» **Written instruction**:
Turn every line of the data below into a numbered list, dropping the blank lines.

******************************

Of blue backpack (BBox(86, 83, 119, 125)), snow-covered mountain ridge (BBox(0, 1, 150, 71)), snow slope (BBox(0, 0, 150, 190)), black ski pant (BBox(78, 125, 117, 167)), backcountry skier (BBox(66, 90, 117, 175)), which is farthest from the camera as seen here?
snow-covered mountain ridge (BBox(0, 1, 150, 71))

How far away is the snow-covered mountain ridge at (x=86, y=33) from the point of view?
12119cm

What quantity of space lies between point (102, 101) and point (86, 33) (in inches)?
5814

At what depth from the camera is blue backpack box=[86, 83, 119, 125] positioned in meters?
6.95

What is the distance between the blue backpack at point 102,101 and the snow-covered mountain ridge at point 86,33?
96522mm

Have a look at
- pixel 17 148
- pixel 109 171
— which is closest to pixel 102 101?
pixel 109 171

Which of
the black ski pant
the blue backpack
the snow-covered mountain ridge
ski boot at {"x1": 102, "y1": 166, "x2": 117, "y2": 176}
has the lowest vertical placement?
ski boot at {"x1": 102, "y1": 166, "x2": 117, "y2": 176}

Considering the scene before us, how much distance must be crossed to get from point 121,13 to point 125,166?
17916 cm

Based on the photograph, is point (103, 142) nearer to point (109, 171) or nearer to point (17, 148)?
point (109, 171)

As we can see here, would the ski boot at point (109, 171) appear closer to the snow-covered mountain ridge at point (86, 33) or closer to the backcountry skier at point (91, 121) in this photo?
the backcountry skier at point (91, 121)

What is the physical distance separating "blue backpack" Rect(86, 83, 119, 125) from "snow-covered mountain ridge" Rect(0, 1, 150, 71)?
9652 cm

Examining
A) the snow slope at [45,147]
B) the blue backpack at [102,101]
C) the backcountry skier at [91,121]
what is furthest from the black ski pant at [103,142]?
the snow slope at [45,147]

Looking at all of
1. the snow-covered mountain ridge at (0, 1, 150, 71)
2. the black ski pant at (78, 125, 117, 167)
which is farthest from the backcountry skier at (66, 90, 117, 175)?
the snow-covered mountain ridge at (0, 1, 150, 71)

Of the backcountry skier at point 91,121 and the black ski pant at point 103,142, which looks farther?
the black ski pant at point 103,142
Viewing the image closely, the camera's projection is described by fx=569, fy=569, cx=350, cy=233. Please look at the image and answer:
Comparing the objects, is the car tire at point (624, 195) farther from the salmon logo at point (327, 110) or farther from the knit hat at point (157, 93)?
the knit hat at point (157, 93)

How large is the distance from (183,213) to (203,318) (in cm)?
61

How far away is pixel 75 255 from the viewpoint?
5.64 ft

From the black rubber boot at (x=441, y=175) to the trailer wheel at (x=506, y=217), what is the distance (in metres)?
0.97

******************************

» **Full response**:
1. Of blue backpack (BBox(86, 83, 119, 125)), snow-covered mountain ridge (BBox(0, 1, 150, 71)), snow slope (BBox(0, 0, 150, 190)), black ski pant (BBox(78, 125, 117, 167)), backcountry skier (BBox(66, 90, 117, 175)), which is farthest from the camera as seen here?
2. snow-covered mountain ridge (BBox(0, 1, 150, 71))
3. How far away is the snow-covered mountain ridge at (x=86, y=33) from the point of view?
4. 12119cm
5. What quantity of space lies between point (102, 101) and point (86, 33) (in inches)?
6. 5814
7. At what depth from the camera is blue backpack box=[86, 83, 119, 125] positioned in meters?
8. 6.95
9. What is the distance between the blue backpack at point 102,101 and the snow-covered mountain ridge at point 86,33?
10. 96522mm
11. Have a look at
12. - pixel 17 148
13. - pixel 109 171
14. — which is closest to pixel 102 101?
15. pixel 109 171
16. Which of
17. the black ski pant
18. the blue backpack
19. the snow-covered mountain ridge
20. ski boot at {"x1": 102, "y1": 166, "x2": 117, "y2": 176}
21. has the lowest vertical placement?
22. ski boot at {"x1": 102, "y1": 166, "x2": 117, "y2": 176}
23. Considering the scene before us, how much distance must be crossed to get from point 121,13 to point 125,166?
24. 17916 cm
25. Based on the photograph, is point (103, 142) nearer to point (109, 171) or nearer to point (17, 148)?
26. point (109, 171)
27. As we can see here, would the ski boot at point (109, 171) appear closer to the snow-covered mountain ridge at point (86, 33) or closer to the backcountry skier at point (91, 121) in this photo?
28. the backcountry skier at point (91, 121)
29. What is the physical distance separating "blue backpack" Rect(86, 83, 119, 125) from "snow-covered mountain ridge" Rect(0, 1, 150, 71)?
30. 9652 cm
31. Examining
32. A) the snow slope at [45,147]
33. B) the blue backpack at [102,101]
34. C) the backcountry skier at [91,121]
35. what is furthest from the black ski pant at [103,142]?
36. the snow slope at [45,147]
37. Looking at all of
38. 1. the snow-covered mountain ridge at (0, 1, 150, 71)
39. 2. the black ski pant at (78, 125, 117, 167)
40. which is farthest from the backcountry skier at (66, 90, 117, 175)?
41. the snow-covered mountain ridge at (0, 1, 150, 71)
42. Of the backcountry skier at point 91,121 and the black ski pant at point 103,142, which looks farther?
43. the black ski pant at point 103,142
44. Viewing the image closely, the camera's projection is described by fx=569, fy=569, cx=350, cy=233. Please look at the image and answer:
45. Comparing the objects, is the car tire at point (624, 195) farther from the salmon logo at point (327, 110) or farther from the knit hat at point (157, 93)?
46. the knit hat at point (157, 93)
47. How large is the distance from (183,213) to (203,318) (in cm)?
48. 61
49. How far away is pixel 75 255 from the viewpoint?
50. 5.64 ft
51. From the black rubber boot at (x=441, y=175) to the trailer wheel at (x=506, y=217), what is the distance (in metres)?
52. 0.97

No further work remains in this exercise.